Companies won't last if they fail to consider the impact of their businesses on the environment, according to Warren E. Buffett, the billionaire chairman and chief executive of Berkshire Hathaway Inc.
“Taking shortcuts is not the pathway to achieving sustainable competitive advantage, nor is it an avenue toward satisfying customers,” Mr. Buffett, 81, said in a report published April 2 on the website of Berkshire's Johns Manville building products subsidiary. “A company must invest in the key ingredients of profitability: its people, communities and the environment.”
Berkshire has bet on railroads and renewable energy on the forecast that demand will climb for products or services that are less harmful to the planet. After announcing the acquisition of railroad Burlington Northern Santa Fe, Mr. Buffett said on “Charlie Rose” in 2009 that trains were the “most environmentally friendly way of moving goods” around the U.S., an advantage that would make the business last for a century or more.
Ceres, an advocacy organization for investors and public interest groups, last year listed Mr. Buffett's firm among the largest insurers that could more fully disclose how climate change threatens their business. And while Berkshire has wagered on electric vehicles with the purchase of a stake in China's BYD Co., Mr. Buffett has also bet on oil producer ConocoPhillips Co.
Johns Manville, once the largest asbestos maker in the U.S., has shifted its business practices since claims from victims of the cancer-causing product forced the firm into bankruptcy in 1982. Berkshire bought the company in 2001.

• [PROBLEMS TO SOLVE]:
(1) Using the article on Warren Buffett and the environment, answer these questions:
(a) In what year did claims from asbestos victims force Johns Manville into bankruptcy?
(b) Which oil producer has Mr. Buffett bet on?
(c) On what program did Mr. Buffett call trains the "most environmentally friendly way of moving goods"?
(2) Transcribe the part of the article on Warren Buffett and the environment that opens with the words containing "Berkshire has bet" and closes with "producer ConocoPhillips Co.".

• [STUDY MATERIAL]:
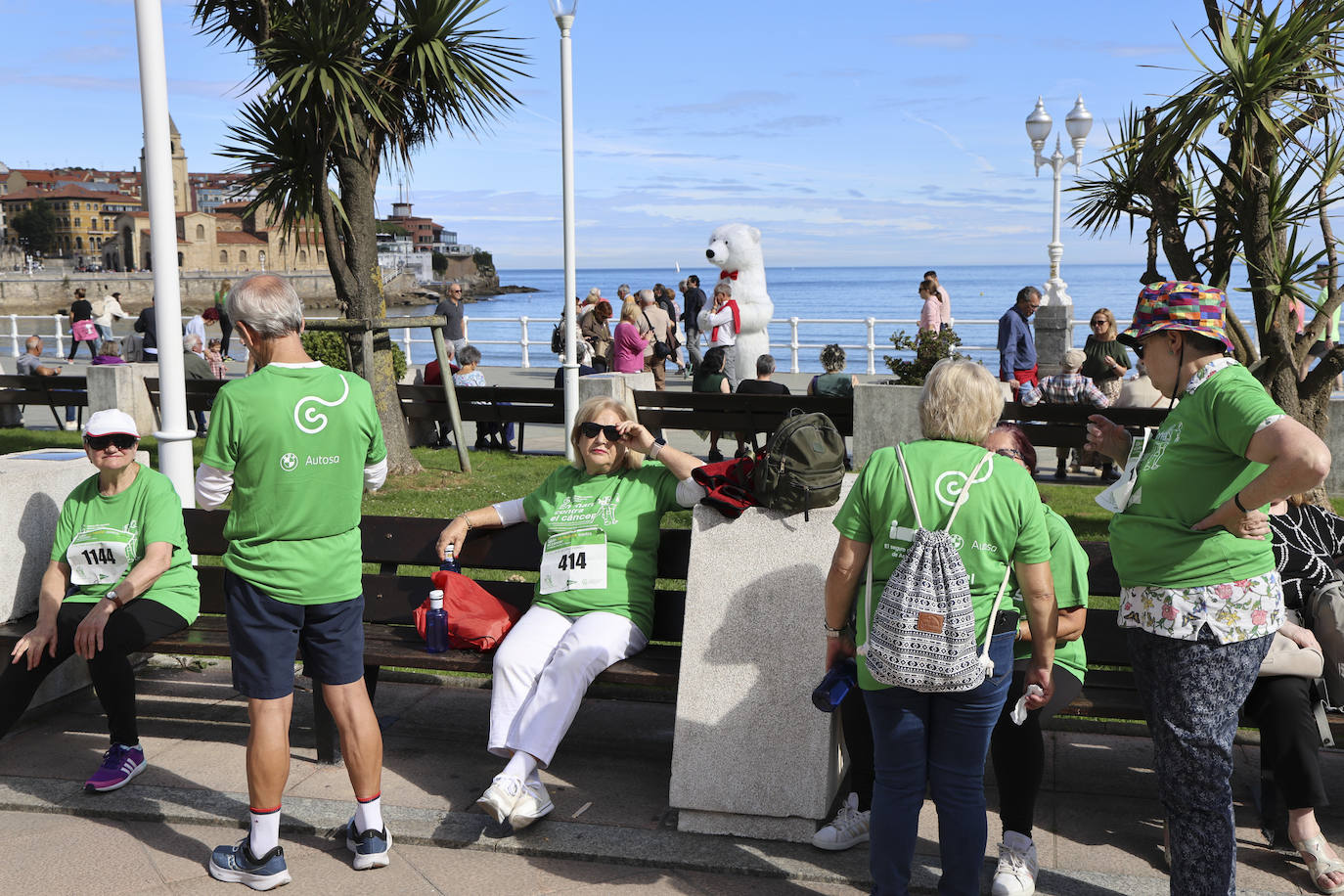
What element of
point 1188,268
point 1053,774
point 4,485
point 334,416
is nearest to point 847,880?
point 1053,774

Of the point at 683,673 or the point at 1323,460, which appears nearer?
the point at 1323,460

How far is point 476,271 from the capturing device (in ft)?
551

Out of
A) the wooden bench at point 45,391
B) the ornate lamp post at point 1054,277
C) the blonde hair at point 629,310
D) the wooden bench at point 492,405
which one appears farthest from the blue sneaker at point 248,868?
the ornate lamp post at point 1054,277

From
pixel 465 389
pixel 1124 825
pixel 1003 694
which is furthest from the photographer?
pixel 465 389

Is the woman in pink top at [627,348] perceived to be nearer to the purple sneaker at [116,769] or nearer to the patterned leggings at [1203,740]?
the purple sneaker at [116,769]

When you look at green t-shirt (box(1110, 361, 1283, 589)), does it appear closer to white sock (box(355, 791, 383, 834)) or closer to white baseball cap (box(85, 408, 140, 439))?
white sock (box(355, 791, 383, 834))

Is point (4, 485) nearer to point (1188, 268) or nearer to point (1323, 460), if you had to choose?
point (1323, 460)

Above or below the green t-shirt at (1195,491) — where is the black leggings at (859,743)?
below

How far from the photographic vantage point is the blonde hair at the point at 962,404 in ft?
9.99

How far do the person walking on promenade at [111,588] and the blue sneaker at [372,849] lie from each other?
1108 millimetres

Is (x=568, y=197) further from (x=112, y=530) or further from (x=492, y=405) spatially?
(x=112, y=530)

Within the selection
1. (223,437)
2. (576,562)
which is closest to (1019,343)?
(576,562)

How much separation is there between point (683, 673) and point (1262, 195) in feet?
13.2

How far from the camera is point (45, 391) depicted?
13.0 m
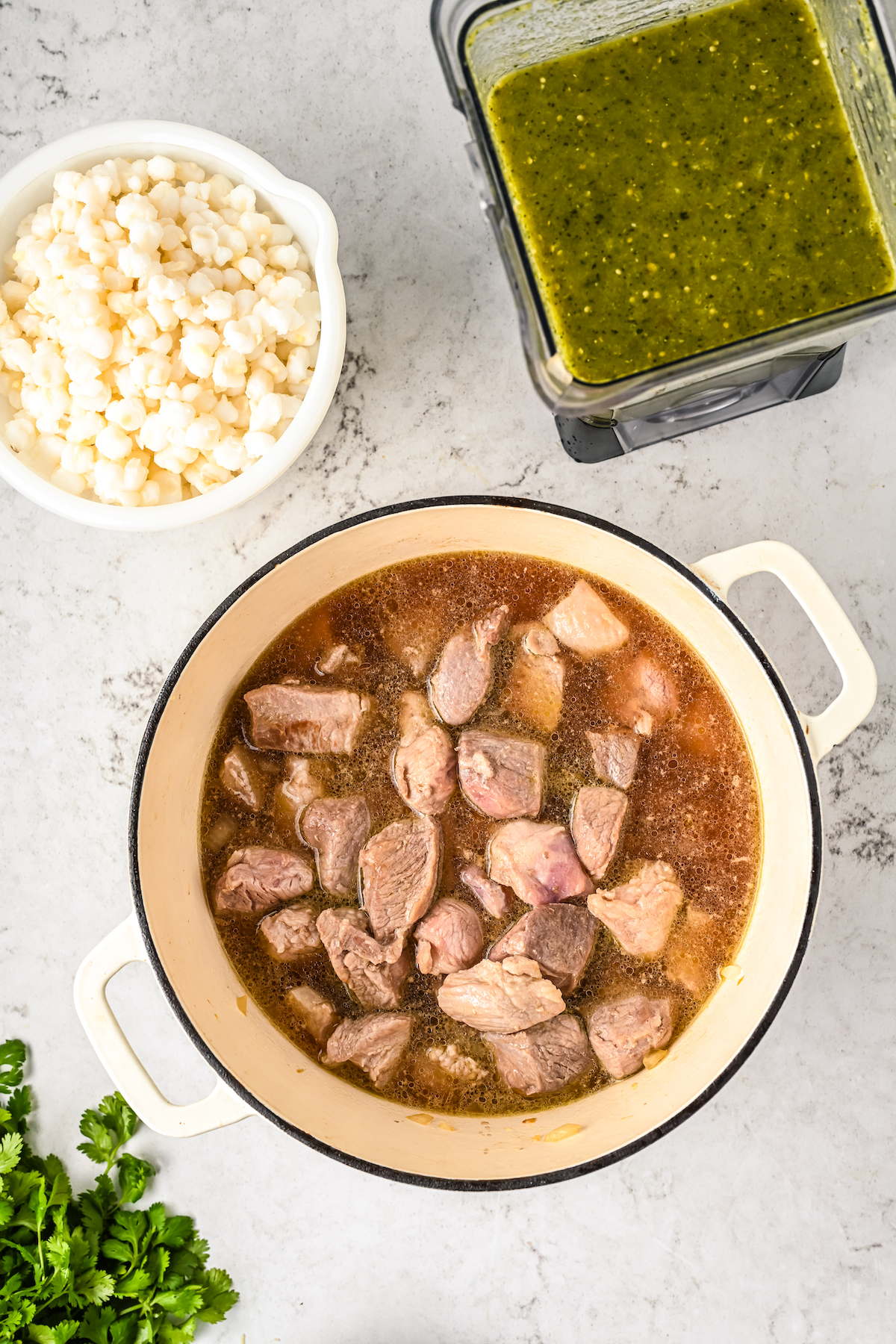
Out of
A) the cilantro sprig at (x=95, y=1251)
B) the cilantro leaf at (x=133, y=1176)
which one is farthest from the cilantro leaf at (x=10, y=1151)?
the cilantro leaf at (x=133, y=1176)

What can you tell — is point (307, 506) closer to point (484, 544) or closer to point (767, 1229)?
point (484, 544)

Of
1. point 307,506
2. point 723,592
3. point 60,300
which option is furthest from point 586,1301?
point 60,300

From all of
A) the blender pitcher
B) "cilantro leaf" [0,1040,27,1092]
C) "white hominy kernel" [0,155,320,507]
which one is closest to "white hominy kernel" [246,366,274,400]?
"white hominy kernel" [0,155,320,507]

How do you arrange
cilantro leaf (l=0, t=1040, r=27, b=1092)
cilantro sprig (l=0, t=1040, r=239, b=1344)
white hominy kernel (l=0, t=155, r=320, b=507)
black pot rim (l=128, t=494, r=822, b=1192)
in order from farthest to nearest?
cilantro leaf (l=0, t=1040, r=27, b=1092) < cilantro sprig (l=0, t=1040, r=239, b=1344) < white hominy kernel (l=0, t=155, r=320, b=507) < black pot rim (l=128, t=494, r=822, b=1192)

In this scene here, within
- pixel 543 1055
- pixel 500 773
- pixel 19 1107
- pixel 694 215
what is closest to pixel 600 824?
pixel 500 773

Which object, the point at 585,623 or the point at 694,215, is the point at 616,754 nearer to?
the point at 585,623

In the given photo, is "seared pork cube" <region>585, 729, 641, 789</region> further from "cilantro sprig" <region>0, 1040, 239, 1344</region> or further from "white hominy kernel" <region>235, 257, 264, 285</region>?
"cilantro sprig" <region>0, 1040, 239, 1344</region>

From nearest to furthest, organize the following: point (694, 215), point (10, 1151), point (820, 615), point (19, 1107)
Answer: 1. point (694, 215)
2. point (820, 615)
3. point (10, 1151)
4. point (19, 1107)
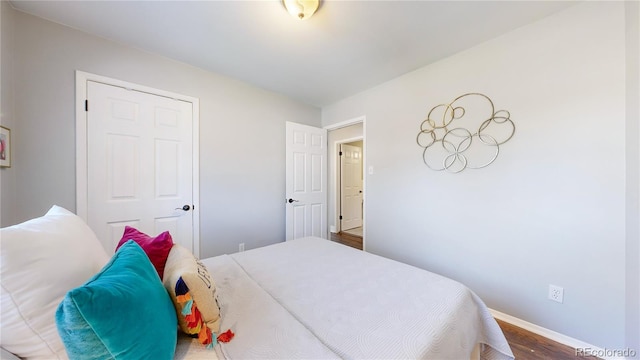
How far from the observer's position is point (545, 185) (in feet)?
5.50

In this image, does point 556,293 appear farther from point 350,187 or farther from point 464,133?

• [SOLUTION SET]:
(1)
(a) 1982
(b) ConocoPhillips Co.
(c) "Charlie Rose"

(2)
Berkshire has bet on railroads and renewable energy on the forecast that demand will climb for products or services that are less harmful to the planet. After announcing the acquisition of railroad Burlington Northern Santa Fe, Mr. Buffett said on “Charlie Rose” in 2009 that trains were the “most environmentally friendly way of moving goods” around the U.S., an advantage that would make the business last for a century or more.
Ceres, an advocacy organization for investors and public interest groups, last year listed Mr. Buffett's firm among the largest insurers that could more fully disclose how climate change threatens their business. And while Berkshire has wagered on electric vehicles with the purchase of a stake in China's BYD Co., Mr. Buffett has also bet on oil producer ConocoPhillips Co.